This presentation will concern itself with a comparison of China’s image in recent Science Fiction. In particular, Ramez Naam’s Nexus Trilogy (2012-2015), with individual books from the trilogy winning the Prometheus and the Philip K. Dick Awards, and Folding Beijing by Hao Jingfang, Hugo Award Winner 2016. In my presentation, it will become clear that the representation of Chinese futures in non-Chinese works remains on a more superficial level, mostly writing forth technological tangents visible already today and similar to the way Japan was treated in the Science Fiction imagination of the 1980s and 90s (e.g. the 1990s Rim trilogy by Alexander Besher). Conversely, much of Chinese Science fiction takes social developments much more seriously and is able to describe, dystopically as well as utopically, profound social changes possible.
The May 21st keynote will be Wave Ontology and Wireless Media in China Shanghai by Anna Greenspan (NYU Shanghai).

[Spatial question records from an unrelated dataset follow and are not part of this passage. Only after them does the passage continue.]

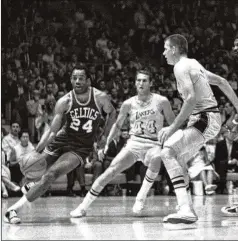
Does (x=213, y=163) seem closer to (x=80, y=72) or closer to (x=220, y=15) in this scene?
(x=80, y=72)

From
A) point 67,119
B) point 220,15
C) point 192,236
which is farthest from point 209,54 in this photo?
point 192,236

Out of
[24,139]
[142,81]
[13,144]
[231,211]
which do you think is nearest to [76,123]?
[142,81]

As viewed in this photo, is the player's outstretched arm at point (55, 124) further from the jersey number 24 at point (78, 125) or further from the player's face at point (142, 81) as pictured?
the player's face at point (142, 81)

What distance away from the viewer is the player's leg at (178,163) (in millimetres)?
7059

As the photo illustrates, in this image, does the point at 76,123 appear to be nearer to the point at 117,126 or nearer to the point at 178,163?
the point at 117,126

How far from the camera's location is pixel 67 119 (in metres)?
8.21

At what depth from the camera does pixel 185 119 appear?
23.2ft

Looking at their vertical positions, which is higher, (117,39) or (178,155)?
(117,39)

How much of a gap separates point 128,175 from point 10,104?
3.35 metres

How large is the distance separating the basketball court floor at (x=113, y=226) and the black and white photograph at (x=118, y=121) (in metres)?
0.01

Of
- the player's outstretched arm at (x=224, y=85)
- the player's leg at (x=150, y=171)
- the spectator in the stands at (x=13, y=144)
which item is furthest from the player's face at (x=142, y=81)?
the spectator in the stands at (x=13, y=144)

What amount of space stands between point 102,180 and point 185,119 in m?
1.81

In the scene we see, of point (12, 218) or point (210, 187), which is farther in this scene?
point (210, 187)

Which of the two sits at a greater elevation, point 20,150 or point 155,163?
point 155,163
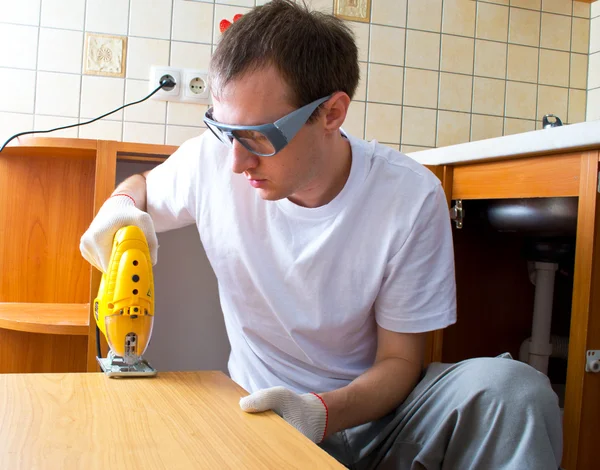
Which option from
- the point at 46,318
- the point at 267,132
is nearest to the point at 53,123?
the point at 46,318

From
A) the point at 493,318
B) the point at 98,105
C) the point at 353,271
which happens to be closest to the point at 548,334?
the point at 493,318

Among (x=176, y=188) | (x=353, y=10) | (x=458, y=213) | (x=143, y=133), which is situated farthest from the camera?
(x=353, y=10)

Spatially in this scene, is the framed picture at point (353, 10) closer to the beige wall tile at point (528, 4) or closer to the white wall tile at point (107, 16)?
the beige wall tile at point (528, 4)

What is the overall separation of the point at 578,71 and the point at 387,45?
801mm

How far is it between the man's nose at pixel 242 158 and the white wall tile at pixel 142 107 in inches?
49.8

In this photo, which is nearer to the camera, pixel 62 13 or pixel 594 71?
pixel 62 13

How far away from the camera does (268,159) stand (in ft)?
3.47

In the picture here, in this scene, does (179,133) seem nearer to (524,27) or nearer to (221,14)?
(221,14)

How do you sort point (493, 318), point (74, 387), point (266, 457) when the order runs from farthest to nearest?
point (493, 318) → point (74, 387) → point (266, 457)

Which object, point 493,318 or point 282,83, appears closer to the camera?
point 282,83

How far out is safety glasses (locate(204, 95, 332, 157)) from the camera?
981 millimetres

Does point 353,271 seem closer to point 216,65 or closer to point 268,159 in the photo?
point 268,159

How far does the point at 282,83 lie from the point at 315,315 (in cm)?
40

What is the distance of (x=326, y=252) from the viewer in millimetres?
1160
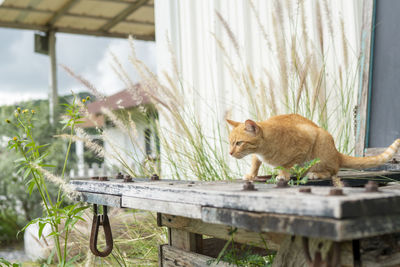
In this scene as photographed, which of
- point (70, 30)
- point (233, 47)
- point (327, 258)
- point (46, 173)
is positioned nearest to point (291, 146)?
point (327, 258)

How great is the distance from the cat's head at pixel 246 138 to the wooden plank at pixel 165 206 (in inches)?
16.3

China is in the midst of the fastest and most intense process of urbanisation the world has ever known, and Shanghai - its biggest, richest and most cosmopolitan city - is positioned for acceleration into the twenty-first century.
Yet, in its embrace of a hopeful - even exultant - futurism, Shanghai recalls the older and much criticized project of imagining, planning and building the modern metropolis. Today, among Westerners, at least, the very idea of the futuristic city - with its multilayered skyways, domestic robots and flying cars - seems doomed to the realm of nostalgia, the sadly comic promise of a future that failed to materialize.
Shanghai Future maps the city of tomorrow as it resurfaces in a new time and place. It searches for the contours of an unknown and unfamiliar futurism in the city's street markets as well as in its skyscrapers. For though it recalls the modernity of an earlier age, Shanghai's current re-emergence is only superficially based on mimicry. Rather, in seeking to fulfill its ambitions, the giant metropolis is reinventing the very idea of the future itself. As it modernises, Shanghai is necessarily recreating what it is to be modern.